The Ski-Doo maker saw earnings fall by a fifth last quarter as the latest U.S. levies took a toll, prompting it to cut its earnings outlook.
On the other hand, a 29 per cent revenue jump prompted it to forecast full-year sales that top earlier estimates, as higher off-road vehicle and Sea-Doo shipments buoyed hopes at the Quebec manufacturer.
“Our outlook for volume growth is largely unaffected by the incremental tariffs and actually continues to improve,” chief financial officer Sébastien Martel told analysts on a conference call.
The tougher tariffs, which took effect on April 6, marked a drastic change in fortune for the powersports outfit and its new chief executive, Denis Le Vot, who a few weeks earlier had expressed confidence amid rising profits and projected net income of nearly half a billion dollars for its full year.
Ushered in via presidential proclamation, the revised tariffs imposed a 25 per cent duty on the full value of products made “substantially” of steel, aluminum or copper. Those products include BRP snowmobiles and most of its off-road vehicles, which are largely made in Canada and Mexico but find their biggest market in the United States.
BRP now expects the tariff will cost it between $500 million and $550 million this financial year.
As a result, full-year net income will settle somewhere between $215 million and $250 million, the company predicts. That amounts to about half of the $480 million projected earlier this year, and a decrease from the $340 million netted in the previous year.
In response to the tariffs, BRP has implemented a mitigation plan that looks to cut costs through measures that range from scaling back corporate travel to delaying “exploratory projects” and investing less in the business.
“Don’t expect any brutal move on the pricing on the market,” Le Vot said, stressing that sticker prices would not be hiked under the plan. “We’ll preserve the good momentum we’re having on retail.”
That tailwind has pushed the company to forecast full-year revenues of up to $9.38 billion, higher than the up to $9.15 billion it predicted in March.
Side-by-side vehicles drove the sales surge in the latest quarter, with utility vehicles — typically featuring cargo beds and big towing capacity for use in everything from landscaping to hunting and farm work — leading the charge.
However, retail sales of snowmobiles dipped in North America, partly due to strong numbers last year, Le Vot said.
So far, neither tariffs nor the Iran war and its resulting fuel price spike have hurt overall demand, the CEO said.
“Most of our clients are wealthy households,” he said, “which means that we don’t really see that.”
As for where tariff levels wind up following free trade negotiations with the White House, executives said they would cross that bridge when they come to it.
“We’re looking at various scenarios and once we know what these rules are, then we’ll put them into play,” Martel said.
“We’ve opened plants in the past and that’s certainly something we can do.
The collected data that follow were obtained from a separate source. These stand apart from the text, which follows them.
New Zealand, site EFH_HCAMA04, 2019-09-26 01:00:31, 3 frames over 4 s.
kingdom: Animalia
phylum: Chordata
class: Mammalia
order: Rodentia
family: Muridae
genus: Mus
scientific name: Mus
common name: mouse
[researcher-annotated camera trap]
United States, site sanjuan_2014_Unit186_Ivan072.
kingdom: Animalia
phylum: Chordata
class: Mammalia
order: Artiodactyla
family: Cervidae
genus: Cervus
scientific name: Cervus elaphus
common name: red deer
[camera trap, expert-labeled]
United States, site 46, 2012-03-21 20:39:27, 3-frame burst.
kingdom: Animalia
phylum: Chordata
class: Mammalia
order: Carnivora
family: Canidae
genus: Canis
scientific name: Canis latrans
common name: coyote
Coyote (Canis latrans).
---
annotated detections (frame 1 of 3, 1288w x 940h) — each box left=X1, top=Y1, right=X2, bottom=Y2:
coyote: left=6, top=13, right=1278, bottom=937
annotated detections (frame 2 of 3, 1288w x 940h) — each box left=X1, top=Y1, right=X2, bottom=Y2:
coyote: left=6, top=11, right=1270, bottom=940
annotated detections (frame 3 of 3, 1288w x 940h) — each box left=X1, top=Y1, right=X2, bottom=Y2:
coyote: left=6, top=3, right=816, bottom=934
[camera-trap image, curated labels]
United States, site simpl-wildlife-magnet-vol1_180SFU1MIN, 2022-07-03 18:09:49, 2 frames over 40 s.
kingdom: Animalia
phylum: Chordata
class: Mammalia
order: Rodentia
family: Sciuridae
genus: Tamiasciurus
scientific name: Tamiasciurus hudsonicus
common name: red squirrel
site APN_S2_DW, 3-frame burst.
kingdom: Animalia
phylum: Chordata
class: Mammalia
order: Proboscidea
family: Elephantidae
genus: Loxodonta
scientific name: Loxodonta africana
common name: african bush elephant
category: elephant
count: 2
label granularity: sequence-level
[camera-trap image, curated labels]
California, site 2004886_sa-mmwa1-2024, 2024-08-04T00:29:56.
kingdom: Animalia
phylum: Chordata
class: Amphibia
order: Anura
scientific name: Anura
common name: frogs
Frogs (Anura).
We’ve shifted production from different plants to other plants, and that’s also something we can do,” he continued.
“I don’t want to commit hundreds of millions in capital until we know what these rules are.”
On Thursday, BRP reported that first-quarter net income fell to $127.3 million from $161 million a year ago.
On a normalized basis, the Sea-Doo maker earned $1.83 per share in the quarter ended April 30 compared with a normalized profit of 47 cents per share the year before, far exceeding analysts’ expectations of $1.18 per share.
Revenue for the quarter rose to $2.39 billion from $1.85 billion in the same period last year.
In its updated guidance, BRP said it now expects normalized earnings of $3.00 to $3.50 per diluted share for the year. The outlook compared with expectations in March of normalized earnings per diluted share between $5.50 and $6.50.